The main focus of this visit was the recently acquired edition first Folio of 1616 (William Stansby, printer and Richard Meighen, seller). This first edition was presented alongside the holdings of fragments of the rare project of the ‘second’ Folio of 1631 (with Bartholomew Fayre, The Staple of nevves, and The Diuell is an asse) and the Folio of 1640/1. Delegates were able to examine these texts side-by-side and these educational resources opened up debates and questions about collections in print. Invited Speaker Martin Butler (Leeds) was a general editor for the 2012 edition of Jonson’s works, and Lorna Hutson (St Andrews) edited The Discoveries (first printed in the 1640/1 Folio) for the same volume. It was an opportunity for eminent scholars in the field as well as early-career researchers and postgraduate students to discuss and handle these rare texts.
In addition, these early printings were set alongside the nine volumes of William Gifford’s 1816 edition and the Samuel Johnson Works of English Poets Vol.5, in order to focus on later editions of Jonson’s Works. This proved to be an opportunity for delegates to think of the transformations of Jonson’s work in print, his later reception, and the editorial processes that transformed his works.
As an interdisciplinary conference, the research presented by delegates was often as varied as the rare texts on offer. Of particular importance was Jonson’s connections and travel to Scotland (Julie Sanders and Anna Groundwater, two invited speakers, worked with James Loxley to edit Jonson’s ‘Foot Voyage’ to Scotland) and Brean Hammond’s new play Ben and Jamie premiered at the Byre theatre as part of the conference. Presentations included research on the spaces and places of Jonson’s plays, Jonson’s masques, entertainments and city comedy, and of course, the legacy of Jonson as not only a writer but a figure for imaginative interpretation.
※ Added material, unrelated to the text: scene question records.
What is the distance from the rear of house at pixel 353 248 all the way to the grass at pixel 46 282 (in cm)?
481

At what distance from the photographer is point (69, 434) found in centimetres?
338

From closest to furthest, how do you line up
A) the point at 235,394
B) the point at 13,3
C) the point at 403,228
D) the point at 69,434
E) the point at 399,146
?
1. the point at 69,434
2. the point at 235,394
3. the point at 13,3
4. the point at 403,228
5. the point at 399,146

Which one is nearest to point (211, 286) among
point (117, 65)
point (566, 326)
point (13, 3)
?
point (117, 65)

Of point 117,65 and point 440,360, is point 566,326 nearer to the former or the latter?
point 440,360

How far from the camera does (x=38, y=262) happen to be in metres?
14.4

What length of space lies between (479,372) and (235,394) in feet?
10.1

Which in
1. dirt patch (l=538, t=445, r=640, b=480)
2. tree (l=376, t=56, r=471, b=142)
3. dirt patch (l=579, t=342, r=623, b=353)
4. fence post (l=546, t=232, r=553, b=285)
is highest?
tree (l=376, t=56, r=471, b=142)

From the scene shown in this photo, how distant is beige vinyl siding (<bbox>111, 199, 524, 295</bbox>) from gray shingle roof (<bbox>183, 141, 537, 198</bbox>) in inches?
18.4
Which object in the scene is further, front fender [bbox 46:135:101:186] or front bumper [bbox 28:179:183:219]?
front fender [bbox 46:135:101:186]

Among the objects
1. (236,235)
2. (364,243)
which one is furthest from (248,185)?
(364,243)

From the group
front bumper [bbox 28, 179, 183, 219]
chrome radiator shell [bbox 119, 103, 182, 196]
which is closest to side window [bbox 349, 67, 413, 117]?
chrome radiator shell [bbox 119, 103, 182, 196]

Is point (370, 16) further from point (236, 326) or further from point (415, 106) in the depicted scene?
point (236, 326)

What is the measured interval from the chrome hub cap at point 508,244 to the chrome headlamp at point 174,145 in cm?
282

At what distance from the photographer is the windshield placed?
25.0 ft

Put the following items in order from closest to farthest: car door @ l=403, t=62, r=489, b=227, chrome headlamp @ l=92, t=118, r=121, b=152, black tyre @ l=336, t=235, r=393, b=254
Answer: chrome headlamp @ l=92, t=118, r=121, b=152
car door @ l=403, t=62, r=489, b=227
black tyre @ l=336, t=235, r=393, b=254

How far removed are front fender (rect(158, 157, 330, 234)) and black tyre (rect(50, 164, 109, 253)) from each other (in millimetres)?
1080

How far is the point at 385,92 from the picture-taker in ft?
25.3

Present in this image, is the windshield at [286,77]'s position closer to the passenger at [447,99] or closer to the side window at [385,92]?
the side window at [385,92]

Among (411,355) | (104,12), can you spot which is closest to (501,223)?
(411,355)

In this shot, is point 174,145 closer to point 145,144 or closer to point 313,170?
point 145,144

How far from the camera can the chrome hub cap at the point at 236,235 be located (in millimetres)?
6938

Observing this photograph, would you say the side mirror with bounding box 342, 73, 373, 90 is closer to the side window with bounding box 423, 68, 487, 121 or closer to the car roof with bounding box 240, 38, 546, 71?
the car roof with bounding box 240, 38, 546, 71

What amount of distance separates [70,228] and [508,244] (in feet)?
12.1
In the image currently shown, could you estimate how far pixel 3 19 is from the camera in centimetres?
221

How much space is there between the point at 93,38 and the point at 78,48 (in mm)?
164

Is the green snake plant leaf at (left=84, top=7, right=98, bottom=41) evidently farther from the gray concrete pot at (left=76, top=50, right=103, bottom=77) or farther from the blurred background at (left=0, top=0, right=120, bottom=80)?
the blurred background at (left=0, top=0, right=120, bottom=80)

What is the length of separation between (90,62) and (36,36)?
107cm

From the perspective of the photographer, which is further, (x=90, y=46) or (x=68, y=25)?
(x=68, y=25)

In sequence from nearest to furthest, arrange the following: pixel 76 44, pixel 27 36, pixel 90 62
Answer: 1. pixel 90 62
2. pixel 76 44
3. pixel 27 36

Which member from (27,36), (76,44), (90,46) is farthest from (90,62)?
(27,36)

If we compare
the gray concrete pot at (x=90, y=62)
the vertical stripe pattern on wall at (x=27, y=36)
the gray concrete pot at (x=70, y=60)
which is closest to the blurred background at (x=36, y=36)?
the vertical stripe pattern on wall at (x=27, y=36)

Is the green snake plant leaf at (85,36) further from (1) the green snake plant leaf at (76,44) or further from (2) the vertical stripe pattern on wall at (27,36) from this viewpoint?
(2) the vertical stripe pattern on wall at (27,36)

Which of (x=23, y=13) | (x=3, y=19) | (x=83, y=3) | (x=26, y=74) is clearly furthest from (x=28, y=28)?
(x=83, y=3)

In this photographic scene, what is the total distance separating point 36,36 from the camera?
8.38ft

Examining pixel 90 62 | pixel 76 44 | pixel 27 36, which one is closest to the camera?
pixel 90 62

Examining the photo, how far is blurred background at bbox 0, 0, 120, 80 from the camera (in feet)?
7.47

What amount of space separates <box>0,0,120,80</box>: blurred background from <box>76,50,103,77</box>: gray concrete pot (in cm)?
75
The Special Collections visit focused on bringing together multi-faceted approaches to Jonsonian scholarship, showcasing the wide range of texts from the Folio editions to later printings, from the “Underneath this stone doth lie” epitaph (set to music!) to the Scottish landscapes of Theatrum Scotiae. The Alchemist (Bell 1777 printing) was also presented alongside selections from St Andrews’ “Alchemy Collection“, bringing together Jonson’s text with the rich holdings of the collection (invited speaker Isabel Karremann found this to be an exciting intersection of two elements of her own research). Overall, the resources available connected various types of research and fostered dynamic discussions for conference delegates.
The trip to Special Collections allowed for critical discussion of this masterful writer and focused on his enduring significance. Ben Jonson’s rhetorical strategies and discursive practices, beyond his neo-classical intellectualism, and his reactive and daring responses to pervasive cultural ideologies of his time, make him stand out among his peers as a scathingly satirical, often subversive, self-conscious and prolific writer. The resources available in Special Collections allowed for delegates to interact with Jonson in print as they focused on his works as innovative, radical and, most importantly, enduring.